- [PAGE TEXT]:
————

Ocean temperatures off Tahiti and Madagascar can predict outbreaks of disease in Kenya, according to a study in the current issue of Science (16 July, p. 397). The researchers found that a precise combination of local and global measurements can accurately predict outbreaks of Rift Valley fever months in advance--early enough to take precautionary measures.
Rift Valley fever, which affects both livestock and people, is caused by a mosquito-borne virus. Every few years, flooding of the normally dry areas of the Rift Valley--particularly in Kenya, Somalia, and parts of Tanzania--brings on an epidemic as the eggs of the virus-carrying mosquito hatch in large numbers. "Large herds of cattle, sheep, and goats can be wiped out, devastating the economy," says co-author Assaf Anyamba, a meteorologist at the NASA Goddard Space Flight Center in Greenbelt, Maryland.

————

- [PROVIDED DATA]:

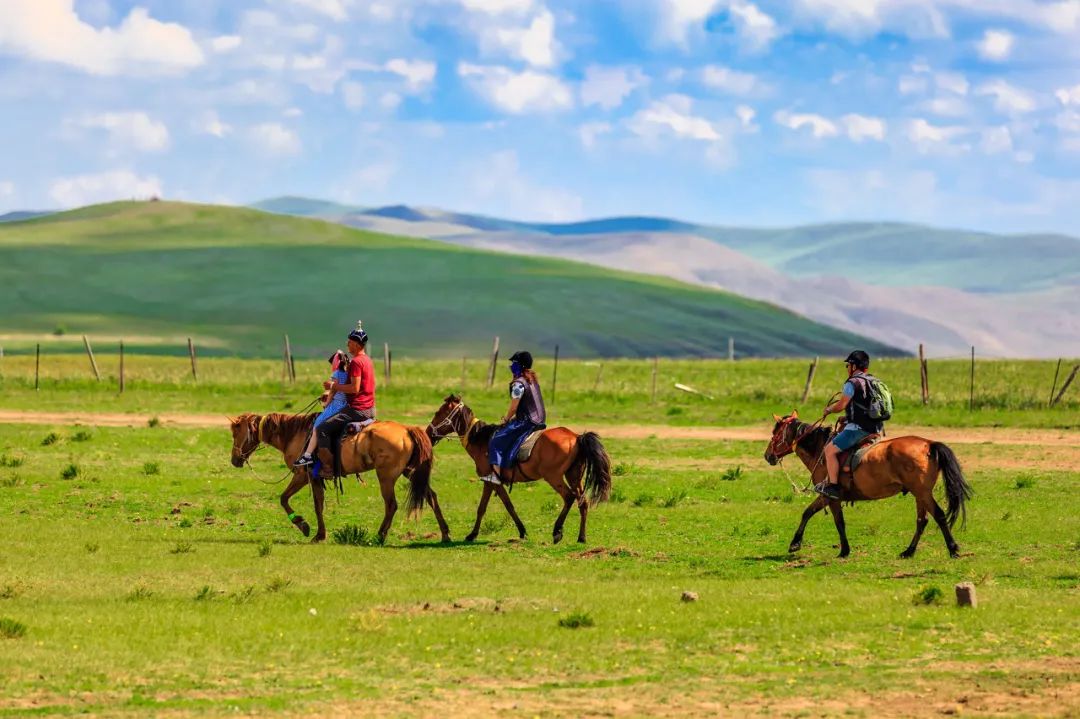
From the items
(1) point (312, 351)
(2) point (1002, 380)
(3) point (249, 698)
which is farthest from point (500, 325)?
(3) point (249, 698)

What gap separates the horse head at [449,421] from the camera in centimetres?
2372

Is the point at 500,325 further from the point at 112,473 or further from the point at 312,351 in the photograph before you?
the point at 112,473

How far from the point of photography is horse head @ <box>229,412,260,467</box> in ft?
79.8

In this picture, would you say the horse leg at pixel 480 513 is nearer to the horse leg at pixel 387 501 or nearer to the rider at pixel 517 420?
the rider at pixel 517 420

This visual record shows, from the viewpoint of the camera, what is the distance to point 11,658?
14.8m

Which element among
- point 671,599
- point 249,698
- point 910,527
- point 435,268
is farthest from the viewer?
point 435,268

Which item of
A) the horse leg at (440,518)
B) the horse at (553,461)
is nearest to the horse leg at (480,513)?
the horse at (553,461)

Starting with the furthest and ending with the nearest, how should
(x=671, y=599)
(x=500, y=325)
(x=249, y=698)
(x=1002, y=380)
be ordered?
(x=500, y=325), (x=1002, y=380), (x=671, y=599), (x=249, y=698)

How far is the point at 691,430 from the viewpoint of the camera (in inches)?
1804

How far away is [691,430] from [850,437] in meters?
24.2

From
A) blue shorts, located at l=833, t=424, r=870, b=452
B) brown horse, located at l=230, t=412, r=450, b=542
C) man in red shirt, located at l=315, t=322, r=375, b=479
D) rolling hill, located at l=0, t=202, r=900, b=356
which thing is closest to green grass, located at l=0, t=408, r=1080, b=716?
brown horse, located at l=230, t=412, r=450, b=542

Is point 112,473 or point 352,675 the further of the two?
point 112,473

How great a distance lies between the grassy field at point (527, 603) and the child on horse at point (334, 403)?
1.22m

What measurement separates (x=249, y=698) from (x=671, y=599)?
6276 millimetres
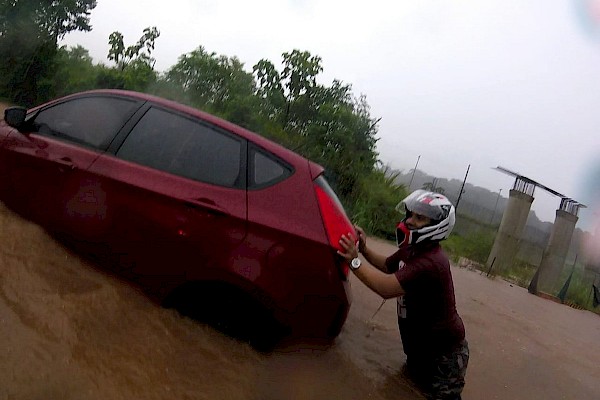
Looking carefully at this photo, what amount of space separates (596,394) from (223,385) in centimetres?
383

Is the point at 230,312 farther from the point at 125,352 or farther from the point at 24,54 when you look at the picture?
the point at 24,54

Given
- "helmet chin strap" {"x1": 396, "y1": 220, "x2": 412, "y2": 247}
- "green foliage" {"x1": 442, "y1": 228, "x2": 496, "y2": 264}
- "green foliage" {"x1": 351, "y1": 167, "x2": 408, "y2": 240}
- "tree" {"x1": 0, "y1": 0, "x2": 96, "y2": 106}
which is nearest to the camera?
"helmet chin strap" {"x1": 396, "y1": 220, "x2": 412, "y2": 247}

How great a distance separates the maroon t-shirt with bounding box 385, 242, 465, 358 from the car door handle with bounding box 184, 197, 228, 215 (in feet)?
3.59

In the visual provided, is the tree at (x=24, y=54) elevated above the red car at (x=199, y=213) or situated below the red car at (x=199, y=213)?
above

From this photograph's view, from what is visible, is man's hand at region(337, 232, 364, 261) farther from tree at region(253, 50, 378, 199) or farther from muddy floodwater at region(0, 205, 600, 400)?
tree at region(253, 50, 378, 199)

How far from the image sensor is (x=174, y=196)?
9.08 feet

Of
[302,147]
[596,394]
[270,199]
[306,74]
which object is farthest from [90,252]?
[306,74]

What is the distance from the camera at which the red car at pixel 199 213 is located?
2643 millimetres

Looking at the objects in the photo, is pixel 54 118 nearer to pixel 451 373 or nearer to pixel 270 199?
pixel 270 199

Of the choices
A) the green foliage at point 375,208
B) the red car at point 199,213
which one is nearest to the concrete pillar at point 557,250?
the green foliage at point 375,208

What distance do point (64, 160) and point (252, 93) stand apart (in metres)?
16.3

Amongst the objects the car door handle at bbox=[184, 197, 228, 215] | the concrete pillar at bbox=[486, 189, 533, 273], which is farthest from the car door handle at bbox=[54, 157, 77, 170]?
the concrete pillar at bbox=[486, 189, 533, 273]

————

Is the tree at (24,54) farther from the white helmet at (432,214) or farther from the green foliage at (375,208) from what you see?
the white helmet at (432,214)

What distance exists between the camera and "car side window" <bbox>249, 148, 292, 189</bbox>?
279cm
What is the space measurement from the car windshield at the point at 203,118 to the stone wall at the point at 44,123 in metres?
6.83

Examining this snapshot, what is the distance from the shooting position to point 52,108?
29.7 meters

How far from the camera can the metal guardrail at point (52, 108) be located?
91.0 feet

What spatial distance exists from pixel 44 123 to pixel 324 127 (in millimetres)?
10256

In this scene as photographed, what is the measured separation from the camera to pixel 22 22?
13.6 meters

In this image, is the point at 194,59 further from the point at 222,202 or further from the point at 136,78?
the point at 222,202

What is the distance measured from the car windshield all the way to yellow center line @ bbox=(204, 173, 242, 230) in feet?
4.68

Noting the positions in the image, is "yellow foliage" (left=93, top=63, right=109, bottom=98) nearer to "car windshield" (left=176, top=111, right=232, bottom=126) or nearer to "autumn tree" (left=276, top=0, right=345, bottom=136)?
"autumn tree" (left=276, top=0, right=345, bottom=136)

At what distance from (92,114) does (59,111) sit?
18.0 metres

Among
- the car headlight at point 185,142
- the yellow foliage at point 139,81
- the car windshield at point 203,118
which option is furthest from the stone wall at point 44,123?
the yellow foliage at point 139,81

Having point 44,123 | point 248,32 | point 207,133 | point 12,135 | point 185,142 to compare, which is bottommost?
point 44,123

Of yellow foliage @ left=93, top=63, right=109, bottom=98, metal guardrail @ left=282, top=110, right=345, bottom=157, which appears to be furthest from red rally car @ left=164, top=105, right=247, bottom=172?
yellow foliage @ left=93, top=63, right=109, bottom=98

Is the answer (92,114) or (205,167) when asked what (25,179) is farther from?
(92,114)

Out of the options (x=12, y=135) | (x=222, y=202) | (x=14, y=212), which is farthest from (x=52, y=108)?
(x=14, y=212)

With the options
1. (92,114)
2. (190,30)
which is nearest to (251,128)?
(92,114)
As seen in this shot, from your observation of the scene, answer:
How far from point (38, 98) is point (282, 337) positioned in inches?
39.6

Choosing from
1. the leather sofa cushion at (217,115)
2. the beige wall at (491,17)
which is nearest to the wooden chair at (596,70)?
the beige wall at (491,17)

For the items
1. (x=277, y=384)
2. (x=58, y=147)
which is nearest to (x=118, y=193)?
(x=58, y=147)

————

- [PROMPT 1]:
Answer from the article on Rift Valley fever:
(a) In which journal issue was the study published?
(b) What causes Rift Valley fever?
(c) Where does Assaf Anyamba work?
- [PROMPT 2]:
Rename "livestock" as "domestic animals" in the article on Rift Valley fever, and write out the passage starting with "Rift Valley fever, which" and going on through "in Greenbelt, Maryland.".
- [PROMPT 3]:
Can you go on with the article on predicting Rift Valley fever outbreaks from where it stops?
The material plays no part in these tasks.

- [ANSWER SPACE 1]:
(a) Science, 16 July, p. 397
(b) A mosquito-borne virus
(c) At the NASA Goddard Space Flight Center in Greenbelt, Maryland

- [ANSWER SPACE 2]:
Rift Valley fever, which affects both domestic animals and people, is caused by a mosquito-borne virus. Every few years, flooding of the normally dry areas of the Rift Valley--particularly in Kenya, Somalia, and parts of Tanzania--brings on an epidemic as the eggs of the virus-carrying mosquito hatch in large numbers. "Large herds of cattle, sheep, and goats can be wiped out, devastating the economy," says co-author Assaf Anyamba, a meteorologist at the NASA Goddard Space Flight Center in Greenbelt, Maryland.

- [ANSWER SPACE 3]:
In an attempt to predict Rift Valley fever epidemics, Anyamba and his colleagues compared outbreak data from the past 40 years to weather and water temperature records, some dating as far back as 1951. The periods of high rainfall that touch off Rift Valley fever epidemics coincided with El Niño, a global climate event signaled by warming of the Pacific Ocean. Only two out of every three El Niños resulted in an outbreak of Rift Valley fever, but the team found that all three outbreaks since 1982, when satellite data on ocean water temperature became available, have coincided with an El Niño in which unusually warm waters were found just off the East African coast, in the western Indian Ocean, as well as in the Pacific. Monitoring these signs will enable scientists to predict a November outbreak as early as June, they say.
Later, once the rainy season has begun, forecasters can locate the regions of highest risk with satellites that monitor the greening of the continent; the greenest areas--which have received the most rainfall--are at the highest risk. With such forewarning, local farmers can be armed with insecticides and vaccinations, possibly preventing an epidemic altogether, says Anyamba.
Paul Epstein, an epidemiologist at Harvard Medical School in Boston, calls the work "pivotal." "We've been looking at El Niño for a decade, trying to use it as an indicator [of disease outbreaks]. Now we have better ways of predicting [them] based on local as well as global conditions," he says.